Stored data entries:
-.-.-

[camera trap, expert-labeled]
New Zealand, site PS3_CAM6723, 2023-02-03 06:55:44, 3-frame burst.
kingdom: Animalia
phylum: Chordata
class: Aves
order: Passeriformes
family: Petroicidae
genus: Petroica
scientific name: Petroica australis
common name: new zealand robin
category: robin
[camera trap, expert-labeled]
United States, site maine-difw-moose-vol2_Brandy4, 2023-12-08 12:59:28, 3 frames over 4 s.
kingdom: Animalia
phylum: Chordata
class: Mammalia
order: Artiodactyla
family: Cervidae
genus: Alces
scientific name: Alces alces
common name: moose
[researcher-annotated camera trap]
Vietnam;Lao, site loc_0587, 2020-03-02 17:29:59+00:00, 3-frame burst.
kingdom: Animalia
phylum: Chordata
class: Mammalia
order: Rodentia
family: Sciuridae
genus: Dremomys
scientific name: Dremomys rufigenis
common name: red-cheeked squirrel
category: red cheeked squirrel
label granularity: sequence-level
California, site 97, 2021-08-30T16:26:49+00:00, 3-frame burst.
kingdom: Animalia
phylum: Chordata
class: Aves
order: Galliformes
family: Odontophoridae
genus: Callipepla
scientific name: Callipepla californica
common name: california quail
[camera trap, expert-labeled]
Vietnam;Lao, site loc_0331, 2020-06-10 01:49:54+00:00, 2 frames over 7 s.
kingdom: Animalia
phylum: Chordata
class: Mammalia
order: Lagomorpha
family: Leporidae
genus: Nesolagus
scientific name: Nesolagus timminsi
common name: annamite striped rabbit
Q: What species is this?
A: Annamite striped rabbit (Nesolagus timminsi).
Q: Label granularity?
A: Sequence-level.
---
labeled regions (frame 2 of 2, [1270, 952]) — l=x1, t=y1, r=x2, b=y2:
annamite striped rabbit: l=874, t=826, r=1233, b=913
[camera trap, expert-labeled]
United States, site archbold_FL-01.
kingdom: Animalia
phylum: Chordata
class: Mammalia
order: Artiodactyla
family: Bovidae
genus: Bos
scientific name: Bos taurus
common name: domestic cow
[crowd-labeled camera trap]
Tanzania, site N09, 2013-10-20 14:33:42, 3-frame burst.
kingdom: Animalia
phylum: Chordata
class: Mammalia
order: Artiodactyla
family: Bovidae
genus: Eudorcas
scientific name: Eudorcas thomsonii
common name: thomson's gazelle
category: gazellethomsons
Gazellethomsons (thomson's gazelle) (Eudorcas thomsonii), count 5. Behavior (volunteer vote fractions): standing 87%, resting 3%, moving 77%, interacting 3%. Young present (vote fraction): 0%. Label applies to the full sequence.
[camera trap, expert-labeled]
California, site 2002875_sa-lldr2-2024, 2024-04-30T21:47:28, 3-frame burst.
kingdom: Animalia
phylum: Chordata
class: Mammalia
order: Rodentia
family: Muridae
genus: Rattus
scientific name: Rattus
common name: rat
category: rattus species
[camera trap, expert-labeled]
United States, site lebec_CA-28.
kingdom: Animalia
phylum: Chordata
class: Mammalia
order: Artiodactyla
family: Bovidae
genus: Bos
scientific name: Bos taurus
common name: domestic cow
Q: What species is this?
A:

-.-.-

**How to complete this task**
Only lines with the word "common" are needed. Copy them from the preceding records.

**Worked solution**
common name: new zealand robin
common name: moose
common name: red-cheeked squirrel
common name: california quail
common name: annamite striped rabbit
common name: domestic cow
common name: thomson's gazelle
common name: rat
common name: domestic cow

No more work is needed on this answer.